(Beginning of Extracted records)
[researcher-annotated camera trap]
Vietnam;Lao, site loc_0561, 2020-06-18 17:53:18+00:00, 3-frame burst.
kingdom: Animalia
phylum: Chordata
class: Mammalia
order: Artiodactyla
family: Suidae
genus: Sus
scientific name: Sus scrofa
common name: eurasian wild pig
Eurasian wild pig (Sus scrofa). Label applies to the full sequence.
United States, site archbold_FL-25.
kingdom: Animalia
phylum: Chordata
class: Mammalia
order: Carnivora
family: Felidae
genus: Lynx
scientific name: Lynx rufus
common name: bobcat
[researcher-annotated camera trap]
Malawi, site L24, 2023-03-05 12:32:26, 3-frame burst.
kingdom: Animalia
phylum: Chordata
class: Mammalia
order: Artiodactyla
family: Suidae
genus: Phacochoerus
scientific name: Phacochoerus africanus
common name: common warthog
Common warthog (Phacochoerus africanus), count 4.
(End of Extracted records)
▶ Exercise instructions
With no line skipped, repeat the records exactly.

▶ Answer section
[researcher-annotated camera trap]
Vietnam;Lao, site loc_0561, 2020-06-18 17:53:18+00:00, 3-frame burst.
kingdom: Animalia
phylum: Chordata
class: Mammalia
order: Artiodactyla
family: Suidae
genus: Sus
scientific name: Sus scrofa
common name: eurasian wild pig
Eurasian wild pig (Sus scrofa). Label applies to the full sequence.
United States, site archbold_FL-25.
kingdom: Animalia
phylum: Chordata
class: Mammalia
order: Carnivora
family: Felidae
genus: Lynx
scientific name: Lynx rufus
common name: bobcat
[researcher-annotated camera trap]
Malawi, site L24, 2023-03-05 12:32:26, 3-frame burst.
kingdom: Animalia
phylum: Chordata
class: Mammalia
order: Artiodactyla
family: Suidae
genus: Phacochoerus
scientific name: Phacochoerus africanus
common name: common warthog
Common warthog (Phacochoerus africanus), count 4.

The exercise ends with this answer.